Halfdan nodded. “That does sound like Theodosia. But you’re not Theodosia, are you?”
“No,” said Caina. “No, I’m not.”
She sat in silence for a moment.
“I shouldn’t have done it,” she said, “the way I did. I got Nerina Corus killed. She was a vicious wretch…but I pushed her to kill herself.” She shook her head. “Theodosia can do as she wishes…but I will use my mind as my weapon. Not my appearance.”
“Then you’re at peace with this?” said Halfdan.
“Not really,” said Caina. “But I’ve made my mistakes. I won’t make them again.”
“Good,” said Halfdan. “The only ones who do not learn from their mistakes are the dead. And we have work to do before we die yet.” He shoved the letters back into the bundle. “Do you know what the Grand Kyracian Games are?”

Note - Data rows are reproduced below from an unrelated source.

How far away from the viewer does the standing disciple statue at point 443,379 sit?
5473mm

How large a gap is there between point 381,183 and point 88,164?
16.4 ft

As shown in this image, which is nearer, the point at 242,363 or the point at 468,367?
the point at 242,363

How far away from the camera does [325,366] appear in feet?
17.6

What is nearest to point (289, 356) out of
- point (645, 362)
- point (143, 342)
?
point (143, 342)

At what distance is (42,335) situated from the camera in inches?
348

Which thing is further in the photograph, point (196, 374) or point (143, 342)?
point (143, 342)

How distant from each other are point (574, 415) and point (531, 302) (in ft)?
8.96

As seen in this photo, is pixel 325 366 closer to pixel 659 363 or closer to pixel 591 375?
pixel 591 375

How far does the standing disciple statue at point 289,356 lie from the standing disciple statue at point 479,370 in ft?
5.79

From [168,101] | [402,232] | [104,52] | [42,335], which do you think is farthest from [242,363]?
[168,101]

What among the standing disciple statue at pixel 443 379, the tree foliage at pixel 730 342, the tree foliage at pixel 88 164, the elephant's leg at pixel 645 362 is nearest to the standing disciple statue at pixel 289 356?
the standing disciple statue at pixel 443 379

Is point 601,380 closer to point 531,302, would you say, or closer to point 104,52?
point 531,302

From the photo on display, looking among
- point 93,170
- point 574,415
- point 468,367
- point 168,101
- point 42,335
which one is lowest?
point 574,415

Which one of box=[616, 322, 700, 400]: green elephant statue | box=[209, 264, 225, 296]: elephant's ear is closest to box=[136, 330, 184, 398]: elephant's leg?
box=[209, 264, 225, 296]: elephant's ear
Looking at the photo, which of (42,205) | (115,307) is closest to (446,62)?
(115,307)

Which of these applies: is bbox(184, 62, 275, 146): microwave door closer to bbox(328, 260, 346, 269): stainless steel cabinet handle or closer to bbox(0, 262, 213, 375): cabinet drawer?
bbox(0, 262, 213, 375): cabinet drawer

Caina frowned. “They’re held in Malarae every ten years, to celebrate the Third Empire’s victory over Old Kyrace.” The nobles held chariot races and gladiatorial games. During the Fourth Empire, when the magi ruled, the enslaved gladiators fought to the death. Now volunteers only fought to first blood, while the Emperor gave free bread and wine to the city’s population. Nobles from across the Empire gathered in Malarae for the Games, along with tens of thousands of commoners.
“They begin in a month,” said Halfdan. “And if Haeron Icaraeus is going to move against Emperor Alexius, he will do so then. And if he does, he’ll probably have the aid of Maglarion’s sorcery.”
Caina nodded.
“In the meantime,” said Halfdan, tapping the bundle, “Lord Haeron is bringing a huge shipment of slaves into Malarae, at least a hundred of them. The letters you’ve found confirm it.”
“What are we going to do?” said Caina.
Halfdan smiled. “We’re going to free the slaves, bring down Lord Haeron, and kill Maglarion. Come along.”
He left the tavern, and Caina followed him.